Paşa, Türkmen dilinde büyük kardeş demekti. Alâaddin Paşa’dan sonra vezir olanların paşa unvanı alması örf ve âdet olmuştur.
Alâaddin Paşa’nın uygun görmesi üzerine yedi yüz yirmi dokuz yılında Sultan Orhan adına dinar, yani altın para ile dirhem ve akçe, yani büyük ve küçük gümüş para basıldı. O vakte kadar askerler aba ve sarı, kırmızı, siyah külah giyerlerken beyaz külah asker için kabul edildi. Yıldırım Bayezid zamanına dek bu nizam devam etti.
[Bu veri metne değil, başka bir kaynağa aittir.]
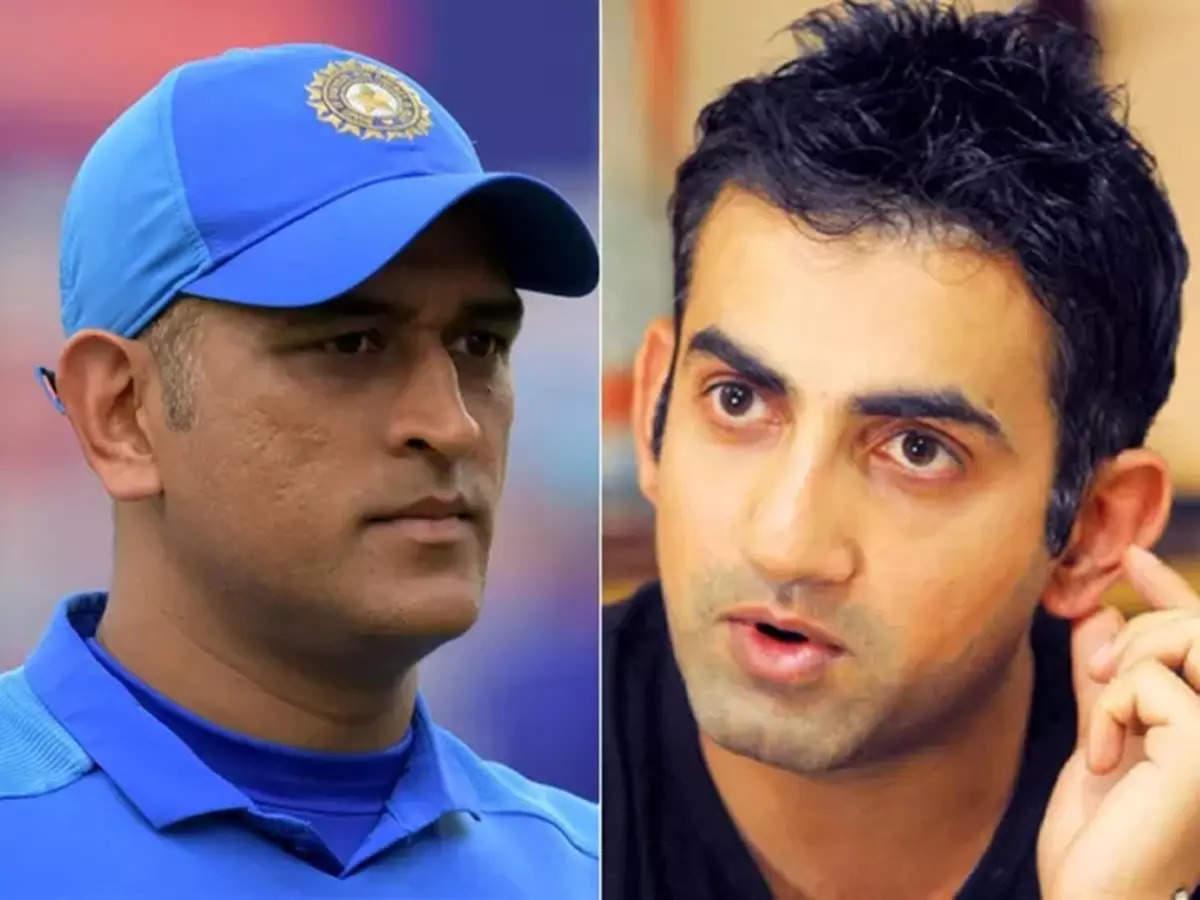 Ms. Dhoni's mentor Gautam Gambhir: Gautam Gambhir's comment at Team India's MS Dhoni Mentor for T20 World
Onun devrinde beyaz külah, hükümdarın hizmetinde bulunanlara giydirildi. Ötekilere ise kırmızı olanı giydirildi.
Sultan Orhan, divanda ve alaylarda, burmalı tülbent denen sarık giyerdi. Diğer vakitler, altın ve gümüş ile süslü, Mevlevi külahı şeklinde bir başlık giyerdi. Çocukları da aynısını giyerlerdi. Zamanla devlet adamlarına da bu hususta izin verilmiştir.
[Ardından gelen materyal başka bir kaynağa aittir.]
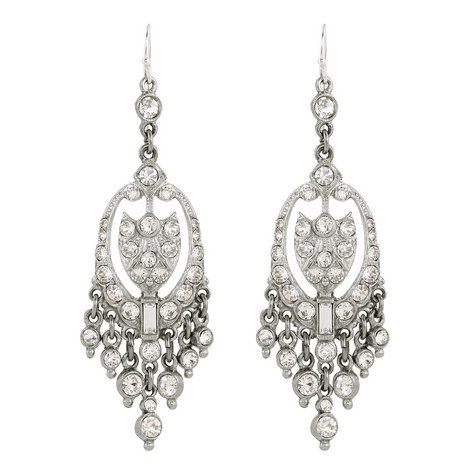 Crystal Chandelier Earrings, ${color}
Piyadenin çoğaltılması için Alâaddin Paşa, Bilecik Kadısı Mevlana Kara Halil ile beraber padişahın önünde bir toplantı yaptı. Görüşme sırasında Türk çocuklarından askerliğe uygun olanların, günde şeri bir dirhemin dörtte biri olan bir Osmanlı dirhemi ulufe ile askere alınmaları kararlaştırıldı. Ulufelerini sefer zamanı alacaklar, savaş bitince de ulufeleri kesilip memleketlerinde ziraat ile uğraşacaklardı, fakat kendilerinden hiçbir vergi alınmayacaktı. Bunu yürürlüğe Kara Halil koyacaktı. O da Türk çocuklarının kuvvetlilerinden, gerçekten savaşa yarayanlarını seçmekte çok dikkatli davrandı.
Böylece ortaya çıkan asker sınıfına “yaya” denildi. Onlara onbaşı, yüzbaşı, binbaşı unvanlarıyla subaylar tayin edildi. Bu asker, az zamanda epey çoğaldı. Fakat savaş ve barış zamanı halka zulmediyorlar ve çeşitli yolsuzluklar yapıyorlardı. Bundan dolayı onları çoğaltmayı bırakıp devşirme usulü kondu.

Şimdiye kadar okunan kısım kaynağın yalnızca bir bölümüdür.